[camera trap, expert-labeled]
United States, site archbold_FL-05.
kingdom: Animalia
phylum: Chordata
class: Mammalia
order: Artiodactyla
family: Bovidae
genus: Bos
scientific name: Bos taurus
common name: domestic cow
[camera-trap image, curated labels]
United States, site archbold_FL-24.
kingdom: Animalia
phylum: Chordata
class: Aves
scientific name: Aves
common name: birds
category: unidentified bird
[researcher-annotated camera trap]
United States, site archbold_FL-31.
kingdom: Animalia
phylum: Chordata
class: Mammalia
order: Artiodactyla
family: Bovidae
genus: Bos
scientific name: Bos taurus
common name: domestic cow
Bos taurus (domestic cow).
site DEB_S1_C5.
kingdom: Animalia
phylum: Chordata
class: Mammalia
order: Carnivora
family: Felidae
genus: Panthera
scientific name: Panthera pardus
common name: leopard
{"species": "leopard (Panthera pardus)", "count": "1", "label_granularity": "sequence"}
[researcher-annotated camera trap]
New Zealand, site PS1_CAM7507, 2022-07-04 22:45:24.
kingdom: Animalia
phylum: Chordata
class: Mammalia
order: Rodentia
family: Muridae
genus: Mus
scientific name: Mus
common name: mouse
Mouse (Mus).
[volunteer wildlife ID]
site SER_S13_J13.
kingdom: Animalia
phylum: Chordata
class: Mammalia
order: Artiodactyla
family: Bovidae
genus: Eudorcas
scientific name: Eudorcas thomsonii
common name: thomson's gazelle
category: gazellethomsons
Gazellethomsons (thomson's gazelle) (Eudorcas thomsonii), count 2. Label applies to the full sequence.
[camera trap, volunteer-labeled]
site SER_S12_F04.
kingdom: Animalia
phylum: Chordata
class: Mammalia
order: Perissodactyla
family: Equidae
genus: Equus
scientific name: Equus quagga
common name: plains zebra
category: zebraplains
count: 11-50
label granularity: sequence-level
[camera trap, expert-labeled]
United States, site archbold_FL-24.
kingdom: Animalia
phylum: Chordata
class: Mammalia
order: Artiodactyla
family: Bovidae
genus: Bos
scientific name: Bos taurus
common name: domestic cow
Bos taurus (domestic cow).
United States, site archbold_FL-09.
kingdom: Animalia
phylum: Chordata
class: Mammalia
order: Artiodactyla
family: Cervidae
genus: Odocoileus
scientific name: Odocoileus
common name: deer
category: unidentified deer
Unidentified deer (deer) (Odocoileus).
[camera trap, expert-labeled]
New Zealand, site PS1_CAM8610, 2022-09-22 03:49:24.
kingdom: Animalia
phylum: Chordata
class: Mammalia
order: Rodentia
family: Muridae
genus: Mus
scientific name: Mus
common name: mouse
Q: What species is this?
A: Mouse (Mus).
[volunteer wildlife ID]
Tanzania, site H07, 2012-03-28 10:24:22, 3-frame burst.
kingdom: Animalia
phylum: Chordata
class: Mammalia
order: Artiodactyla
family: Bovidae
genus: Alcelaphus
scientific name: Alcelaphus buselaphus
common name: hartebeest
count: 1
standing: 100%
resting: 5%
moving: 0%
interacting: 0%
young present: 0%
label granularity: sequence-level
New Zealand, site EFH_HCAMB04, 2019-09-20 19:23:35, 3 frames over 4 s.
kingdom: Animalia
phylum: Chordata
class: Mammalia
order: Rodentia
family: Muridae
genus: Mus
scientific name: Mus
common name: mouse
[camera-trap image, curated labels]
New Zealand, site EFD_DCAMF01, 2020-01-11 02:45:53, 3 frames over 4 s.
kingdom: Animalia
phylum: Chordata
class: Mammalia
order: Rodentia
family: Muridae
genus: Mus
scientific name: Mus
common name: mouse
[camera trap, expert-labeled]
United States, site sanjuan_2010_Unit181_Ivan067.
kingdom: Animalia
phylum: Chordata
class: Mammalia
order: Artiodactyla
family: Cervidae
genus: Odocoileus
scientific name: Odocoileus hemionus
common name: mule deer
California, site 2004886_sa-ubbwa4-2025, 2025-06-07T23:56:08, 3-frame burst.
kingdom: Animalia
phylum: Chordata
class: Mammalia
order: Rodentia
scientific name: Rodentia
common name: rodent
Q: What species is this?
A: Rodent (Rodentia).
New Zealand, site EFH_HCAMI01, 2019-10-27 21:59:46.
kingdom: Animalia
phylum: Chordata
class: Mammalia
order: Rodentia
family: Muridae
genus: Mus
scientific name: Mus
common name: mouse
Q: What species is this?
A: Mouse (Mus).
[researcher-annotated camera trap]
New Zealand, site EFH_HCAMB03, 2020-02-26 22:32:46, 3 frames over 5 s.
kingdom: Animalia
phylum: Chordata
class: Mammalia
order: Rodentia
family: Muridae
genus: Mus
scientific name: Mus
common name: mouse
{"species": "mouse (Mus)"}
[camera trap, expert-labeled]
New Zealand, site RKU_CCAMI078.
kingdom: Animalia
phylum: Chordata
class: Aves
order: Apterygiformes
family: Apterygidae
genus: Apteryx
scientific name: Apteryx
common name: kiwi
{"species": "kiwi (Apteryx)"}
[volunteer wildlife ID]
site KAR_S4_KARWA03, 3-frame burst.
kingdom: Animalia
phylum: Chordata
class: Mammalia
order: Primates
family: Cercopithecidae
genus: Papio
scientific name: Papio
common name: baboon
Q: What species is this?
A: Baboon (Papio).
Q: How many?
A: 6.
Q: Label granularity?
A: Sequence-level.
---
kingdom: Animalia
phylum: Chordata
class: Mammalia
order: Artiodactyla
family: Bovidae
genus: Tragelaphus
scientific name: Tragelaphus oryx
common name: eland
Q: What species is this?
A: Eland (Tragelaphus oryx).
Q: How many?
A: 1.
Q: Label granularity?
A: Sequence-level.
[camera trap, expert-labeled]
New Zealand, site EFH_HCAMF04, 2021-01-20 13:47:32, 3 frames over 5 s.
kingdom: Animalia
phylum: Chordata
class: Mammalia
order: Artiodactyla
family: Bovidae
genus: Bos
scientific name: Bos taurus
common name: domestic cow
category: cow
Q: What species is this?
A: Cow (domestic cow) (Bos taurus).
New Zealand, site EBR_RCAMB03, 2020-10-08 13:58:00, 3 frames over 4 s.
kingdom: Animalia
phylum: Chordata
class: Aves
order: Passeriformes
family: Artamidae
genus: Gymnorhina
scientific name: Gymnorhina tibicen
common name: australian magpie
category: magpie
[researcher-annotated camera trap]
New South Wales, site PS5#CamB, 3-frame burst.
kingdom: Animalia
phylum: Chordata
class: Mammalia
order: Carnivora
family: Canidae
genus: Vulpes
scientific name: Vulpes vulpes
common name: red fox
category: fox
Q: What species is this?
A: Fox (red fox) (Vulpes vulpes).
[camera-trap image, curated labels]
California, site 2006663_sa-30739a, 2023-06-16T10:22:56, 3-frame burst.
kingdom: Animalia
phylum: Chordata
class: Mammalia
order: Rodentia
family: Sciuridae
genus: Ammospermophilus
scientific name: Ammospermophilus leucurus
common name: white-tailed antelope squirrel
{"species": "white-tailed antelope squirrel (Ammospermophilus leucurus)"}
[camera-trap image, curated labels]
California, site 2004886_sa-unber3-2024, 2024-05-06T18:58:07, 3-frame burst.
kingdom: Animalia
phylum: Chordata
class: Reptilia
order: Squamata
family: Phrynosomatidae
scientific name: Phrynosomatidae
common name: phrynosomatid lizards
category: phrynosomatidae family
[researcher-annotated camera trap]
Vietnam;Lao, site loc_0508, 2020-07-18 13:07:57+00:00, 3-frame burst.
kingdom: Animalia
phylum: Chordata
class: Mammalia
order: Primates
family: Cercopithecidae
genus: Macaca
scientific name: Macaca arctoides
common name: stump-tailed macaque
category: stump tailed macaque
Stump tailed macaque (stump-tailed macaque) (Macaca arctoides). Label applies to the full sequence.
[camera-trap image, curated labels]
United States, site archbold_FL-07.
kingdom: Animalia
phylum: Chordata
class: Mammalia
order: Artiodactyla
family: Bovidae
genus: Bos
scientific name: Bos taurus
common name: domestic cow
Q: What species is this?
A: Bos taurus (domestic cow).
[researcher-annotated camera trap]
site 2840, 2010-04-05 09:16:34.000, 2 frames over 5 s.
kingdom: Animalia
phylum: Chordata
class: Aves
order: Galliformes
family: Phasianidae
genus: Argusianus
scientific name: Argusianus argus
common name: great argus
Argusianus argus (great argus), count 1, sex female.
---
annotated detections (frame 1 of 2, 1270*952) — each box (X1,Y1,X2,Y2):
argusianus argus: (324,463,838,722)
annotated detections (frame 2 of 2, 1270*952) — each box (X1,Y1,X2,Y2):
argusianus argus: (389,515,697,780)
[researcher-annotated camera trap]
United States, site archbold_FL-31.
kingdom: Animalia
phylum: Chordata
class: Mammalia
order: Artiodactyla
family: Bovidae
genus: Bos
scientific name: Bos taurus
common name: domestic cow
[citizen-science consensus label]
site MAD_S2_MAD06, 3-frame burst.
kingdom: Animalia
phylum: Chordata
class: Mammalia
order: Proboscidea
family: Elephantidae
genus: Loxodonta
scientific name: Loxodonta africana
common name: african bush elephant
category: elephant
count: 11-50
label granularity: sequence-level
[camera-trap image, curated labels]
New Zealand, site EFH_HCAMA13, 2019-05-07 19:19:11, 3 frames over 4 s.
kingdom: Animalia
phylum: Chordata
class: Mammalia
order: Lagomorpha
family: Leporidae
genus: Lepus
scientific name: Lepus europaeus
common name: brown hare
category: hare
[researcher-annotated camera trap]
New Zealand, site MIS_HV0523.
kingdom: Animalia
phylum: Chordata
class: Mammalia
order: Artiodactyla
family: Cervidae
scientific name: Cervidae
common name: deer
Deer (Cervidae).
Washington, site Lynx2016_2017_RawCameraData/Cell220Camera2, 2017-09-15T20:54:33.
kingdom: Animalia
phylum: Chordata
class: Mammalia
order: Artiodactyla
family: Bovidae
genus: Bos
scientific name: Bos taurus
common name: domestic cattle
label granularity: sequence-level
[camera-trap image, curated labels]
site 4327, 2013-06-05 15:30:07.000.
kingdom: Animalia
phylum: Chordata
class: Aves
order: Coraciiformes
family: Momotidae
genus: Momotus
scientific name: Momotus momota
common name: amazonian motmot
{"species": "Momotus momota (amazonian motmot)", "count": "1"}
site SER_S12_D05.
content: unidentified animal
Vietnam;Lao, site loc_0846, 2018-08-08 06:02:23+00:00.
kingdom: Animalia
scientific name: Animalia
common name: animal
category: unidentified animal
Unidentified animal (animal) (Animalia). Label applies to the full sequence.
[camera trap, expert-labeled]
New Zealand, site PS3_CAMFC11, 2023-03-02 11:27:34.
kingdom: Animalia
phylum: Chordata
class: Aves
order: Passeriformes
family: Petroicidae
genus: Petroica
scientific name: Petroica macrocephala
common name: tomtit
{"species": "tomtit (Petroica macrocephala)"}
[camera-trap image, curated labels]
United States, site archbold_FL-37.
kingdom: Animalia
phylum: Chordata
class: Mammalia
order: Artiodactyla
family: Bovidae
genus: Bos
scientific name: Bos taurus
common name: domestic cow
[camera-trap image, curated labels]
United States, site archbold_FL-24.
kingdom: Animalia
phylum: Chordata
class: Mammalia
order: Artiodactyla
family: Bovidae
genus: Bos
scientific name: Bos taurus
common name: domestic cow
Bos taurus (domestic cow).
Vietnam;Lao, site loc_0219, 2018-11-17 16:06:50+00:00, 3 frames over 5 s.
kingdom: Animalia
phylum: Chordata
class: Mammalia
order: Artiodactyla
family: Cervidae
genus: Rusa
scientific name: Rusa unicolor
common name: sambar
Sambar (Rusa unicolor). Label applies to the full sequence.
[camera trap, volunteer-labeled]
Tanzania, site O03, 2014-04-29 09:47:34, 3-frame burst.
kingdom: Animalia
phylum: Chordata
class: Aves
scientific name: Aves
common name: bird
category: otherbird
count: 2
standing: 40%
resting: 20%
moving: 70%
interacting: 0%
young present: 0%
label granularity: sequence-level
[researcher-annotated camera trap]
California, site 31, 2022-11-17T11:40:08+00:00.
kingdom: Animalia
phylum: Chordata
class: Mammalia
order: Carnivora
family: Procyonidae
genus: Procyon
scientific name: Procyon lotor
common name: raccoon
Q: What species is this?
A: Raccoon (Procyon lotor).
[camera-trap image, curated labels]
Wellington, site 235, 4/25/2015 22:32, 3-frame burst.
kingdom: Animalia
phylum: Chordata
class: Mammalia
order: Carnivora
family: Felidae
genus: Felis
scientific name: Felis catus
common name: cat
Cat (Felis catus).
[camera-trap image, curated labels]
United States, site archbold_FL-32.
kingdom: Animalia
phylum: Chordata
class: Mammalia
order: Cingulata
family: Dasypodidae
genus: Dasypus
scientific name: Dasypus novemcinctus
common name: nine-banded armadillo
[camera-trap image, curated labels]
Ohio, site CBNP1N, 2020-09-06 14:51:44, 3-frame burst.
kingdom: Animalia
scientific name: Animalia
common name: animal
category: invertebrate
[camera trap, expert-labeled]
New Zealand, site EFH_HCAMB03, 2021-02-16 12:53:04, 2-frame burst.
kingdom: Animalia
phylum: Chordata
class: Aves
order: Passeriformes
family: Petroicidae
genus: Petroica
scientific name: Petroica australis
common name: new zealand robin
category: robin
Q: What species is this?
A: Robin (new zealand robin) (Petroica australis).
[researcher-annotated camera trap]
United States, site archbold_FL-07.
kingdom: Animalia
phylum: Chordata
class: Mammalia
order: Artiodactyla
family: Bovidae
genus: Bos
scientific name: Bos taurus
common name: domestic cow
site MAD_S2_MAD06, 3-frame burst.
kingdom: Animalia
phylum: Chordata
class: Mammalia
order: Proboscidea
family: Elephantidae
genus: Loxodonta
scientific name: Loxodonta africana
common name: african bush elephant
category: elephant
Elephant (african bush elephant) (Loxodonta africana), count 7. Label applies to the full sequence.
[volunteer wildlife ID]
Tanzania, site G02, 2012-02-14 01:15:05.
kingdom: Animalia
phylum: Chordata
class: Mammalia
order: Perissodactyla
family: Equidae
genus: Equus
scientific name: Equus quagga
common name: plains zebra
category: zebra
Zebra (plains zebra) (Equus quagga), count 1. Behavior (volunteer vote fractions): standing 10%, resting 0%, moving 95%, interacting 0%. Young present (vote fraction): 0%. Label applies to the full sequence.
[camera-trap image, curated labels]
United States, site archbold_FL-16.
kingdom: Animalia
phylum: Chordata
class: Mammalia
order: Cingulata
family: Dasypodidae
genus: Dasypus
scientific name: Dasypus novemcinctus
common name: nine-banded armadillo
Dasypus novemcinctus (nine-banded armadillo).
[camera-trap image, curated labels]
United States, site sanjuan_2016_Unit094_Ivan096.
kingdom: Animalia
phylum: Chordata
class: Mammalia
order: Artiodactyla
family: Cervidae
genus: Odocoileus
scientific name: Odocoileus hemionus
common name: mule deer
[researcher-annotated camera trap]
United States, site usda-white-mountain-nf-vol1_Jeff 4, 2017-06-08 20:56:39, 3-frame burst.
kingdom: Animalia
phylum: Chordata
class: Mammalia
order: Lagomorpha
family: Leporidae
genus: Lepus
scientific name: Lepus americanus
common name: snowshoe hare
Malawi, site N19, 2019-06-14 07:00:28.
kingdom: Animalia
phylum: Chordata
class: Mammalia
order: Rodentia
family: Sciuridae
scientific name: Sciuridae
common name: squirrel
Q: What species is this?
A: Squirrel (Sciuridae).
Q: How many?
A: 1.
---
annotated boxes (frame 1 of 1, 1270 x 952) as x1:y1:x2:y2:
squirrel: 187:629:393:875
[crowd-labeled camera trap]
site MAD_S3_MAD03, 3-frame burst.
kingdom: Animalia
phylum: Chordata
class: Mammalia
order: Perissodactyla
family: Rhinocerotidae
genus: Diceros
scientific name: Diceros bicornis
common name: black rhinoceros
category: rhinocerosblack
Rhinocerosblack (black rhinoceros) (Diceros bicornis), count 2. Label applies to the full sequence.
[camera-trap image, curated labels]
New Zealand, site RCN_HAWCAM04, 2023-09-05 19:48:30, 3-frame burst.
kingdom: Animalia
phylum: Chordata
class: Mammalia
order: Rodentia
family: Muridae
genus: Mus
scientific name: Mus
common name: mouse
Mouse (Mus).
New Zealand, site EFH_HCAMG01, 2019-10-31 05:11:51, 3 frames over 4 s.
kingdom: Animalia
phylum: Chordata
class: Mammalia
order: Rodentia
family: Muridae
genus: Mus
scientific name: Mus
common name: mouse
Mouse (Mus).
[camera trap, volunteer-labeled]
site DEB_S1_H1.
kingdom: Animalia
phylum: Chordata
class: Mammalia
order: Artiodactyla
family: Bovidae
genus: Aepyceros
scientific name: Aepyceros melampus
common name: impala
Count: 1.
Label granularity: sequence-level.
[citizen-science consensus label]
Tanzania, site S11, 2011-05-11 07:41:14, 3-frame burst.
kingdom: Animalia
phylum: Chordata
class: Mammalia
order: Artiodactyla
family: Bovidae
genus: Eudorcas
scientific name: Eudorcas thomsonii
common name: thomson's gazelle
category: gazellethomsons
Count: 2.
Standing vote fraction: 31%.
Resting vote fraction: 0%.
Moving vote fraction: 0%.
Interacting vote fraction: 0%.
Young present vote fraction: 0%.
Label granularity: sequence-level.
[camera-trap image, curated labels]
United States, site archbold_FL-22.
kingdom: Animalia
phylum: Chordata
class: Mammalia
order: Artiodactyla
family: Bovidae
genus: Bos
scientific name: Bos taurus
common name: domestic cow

········

The lines that contain the word "frames" are wanted; copy each of them from the records.

:: TASK RESULT ::
New Zealand, site EFH_HCAMB04, 2019-09-20 19:23:35, 3 frames over 4 s.
New Zealand, site EFD_DCAMF01, 2020-01-11 02:45:53, 3 frames over 4 s.
New Zealand, site EFH_HCAMB03, 2020-02-26 22:32:46, 3 frames over 5 s.
New Zealand, site EFH_HCAMF04, 2021-01-20 13:47:32, 3 frames over 5 s.
New Zealand, site EBR_RCAMB03, 2020-10-08 13:58:00, 3 frames over 4 s.
site 2840, 2010-04-05 09:16:34.000, 2 frames over 5 s.
New Zealand, site EFH_HCAMA13, 2019-05-07 19:19:11, 3 frames over 4 s.
Vietnam;Lao, site loc_0219, 2018-11-17 16:06:50+00:00, 3 frames over 5 s.
New Zealand, site EFH_HCAMG01, 2019-10-31 05:11:51, 3 frames over 4 s.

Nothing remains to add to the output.